
    The body is at the centre of the opening section. The body as an instrument of the collective will of political power. The body as an extension of the singular will of the individual, a protoNietschean statement of an overcoming. Hunger opens in the home of a screw with a series of big close ups as in the morning he washes his hands in the wash basin. His grazed knuckles rinsed in the pellucid water. The sequence proceeds through his breakfast and the shadow that falls over him as we see the security procedure he follows before getting into his car. This opening sequence, with its series of close-ups comprising: tap wash basin plughole fried egg underside of car, set up a set of heightened oppositions against which we are able to understand the forces that are in play. In the Maze the IRA prisoners are ‘on the blanket’ – naked. They refuse to wear issued prison clothing and demand the right to wear their own clothes. Denied access to the toilets ( in order to slop out) by the screws (government) they exist in the putrid conditions of their own piss shit and bodily filth. Their bodies are caught up in a system of constraints privations obligations and prohibitions which their will refuses to acknowledge. In their nakedness, with their shit daubed on the cell walls, and their piss spilt out into the corridor, they oppose the political will of Margaret Thatcher.

    As Bobby Sands notes in the diary he kept at the beginning of his hunger strike, “ All the power of the British Empire never broke the will of a single man.” In performance the body lies at the epicentre of volatile concerns, a signifying system that is a battle ground for competing ideologies. Hunger works on the bodies of both parties in the Maze capturing them in their oppositional systems: the clean and the dirty, the shaved and the unshaven, the naked and the clothed, the beaters and the beaten, the alive and the dead, the inside and the outside. The screws break the bodies of the IRA; the IRA can kill in revenge culpable screws. In Hunger Mc Queen testifies to the separation; he also gives witness to the greater terrible unity of which both sides are also a part. The prison of Northern Ireland contains them all forever.

    The second section of the movie is a 17 minute long dialogue between Bobby Sands and a Catholic priest. It seems to represent mind as BS and the priest verbally joust over the morality of BS’s intention to go on hunger strike. Again there are echoes in this section of the verbal jousting between Joan and her interrogators in the interplay of subtlety and mental strength that characterises the exchanges. The only section in the dialogue which I felt was suspect (others might not find it so) was the long story BS tells about an incident in his childhood which is intended to justify and explain his nature. It falls into a long line of such stories told on screen ( and to lesser extent on stage) such as Brando’s Kurtz telling the story in Apocalypse Now. BS story in this situation seemed formulaic, hence uninteresting. A sign the film was flagging.

*Given entries*.
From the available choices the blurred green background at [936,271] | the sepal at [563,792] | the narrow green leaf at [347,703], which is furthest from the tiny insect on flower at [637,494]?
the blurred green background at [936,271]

---

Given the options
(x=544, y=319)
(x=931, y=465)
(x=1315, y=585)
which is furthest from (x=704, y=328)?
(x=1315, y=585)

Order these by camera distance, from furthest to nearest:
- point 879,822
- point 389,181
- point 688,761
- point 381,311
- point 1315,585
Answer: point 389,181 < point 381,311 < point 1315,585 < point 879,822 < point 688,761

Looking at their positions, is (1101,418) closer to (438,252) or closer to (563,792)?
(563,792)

--

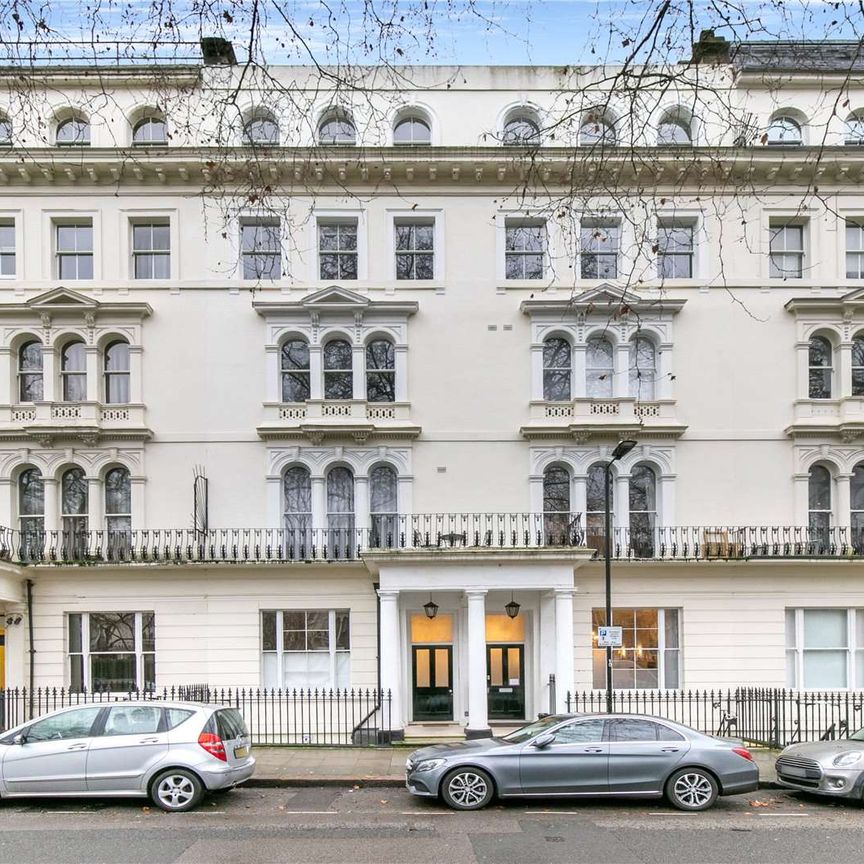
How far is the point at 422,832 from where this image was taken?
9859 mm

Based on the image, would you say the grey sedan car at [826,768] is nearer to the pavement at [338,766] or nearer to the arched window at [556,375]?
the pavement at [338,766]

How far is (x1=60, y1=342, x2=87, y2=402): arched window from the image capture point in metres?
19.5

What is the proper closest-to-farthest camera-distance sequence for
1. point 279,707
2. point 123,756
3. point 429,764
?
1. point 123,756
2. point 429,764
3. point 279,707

*Complete the following*.
1. In the essay on the film Hunger, how long is the dialogue that makes up the film's second section, and who takes part in it?
2. Say whether each statement agrees with the essay on the film Hunger. Answer yes or no for each, quoting the deciding words of the essay.
(a) The IRA prisoners refuse to wear issued prison clothing.
(b) The film opens in the home of a priest.
(c) The writer found the childhood story Bobby Sands tells convincing.
3. Continue the essay on the film Hunger from its last sentence.
The rows have no connection to the essay on the film Hunger.

*Results for the exercise*.
1. It is 17 minutes long, between Bobby Sands and a Catholic priest.

2.
(a) Yes: "They refuse to wear issued prison clothing and demand the right to wear their own clothes."
(b) No: "Hunger opens in the home of a screw"
(c) No: "BS story in this situation seemed formulaic, hence uninteresting."

3.
    The last section – spirit – the culmination of the Hunger Passion, with its medical ritualisation and all white spiritual ‘production look’ is the culmination of the film.
    I think that this attempt to transpose the medical into the spiritual doesn’t work. We have a series of images, all immaculately posed and framed with that ‘white look’ taking us through the stages of BS’ death. The section never transcends or becomes anything more than a series of medical shots. McQueen has not found a language or an image that expresses the final stage of Sands’ Passion. In the final part of this section Hunger abandons its premise of staying with the BS in the now, and filmically elects to take us on a fake trip, supposedly his final vision complete with natural sounds, back to an arcadian reconstruction of Sands’ childhood (are we in the final section of 2001). This finale fails to do justice to what has preceded it; it feels like a cliché. The final section of the Passion needed a huge coup of bold imagination to complete. It probably might need to be short in duration and comprise of very few shots, as was Dreyer’s manner in finishing his Passion of Joan of Arc.

    For all its perceived weaknesses, McQueen’s Hunger remains a film bold in concept that remains true to a governing filmic idea that is mostly executed with stunning confidence and filmic awareness.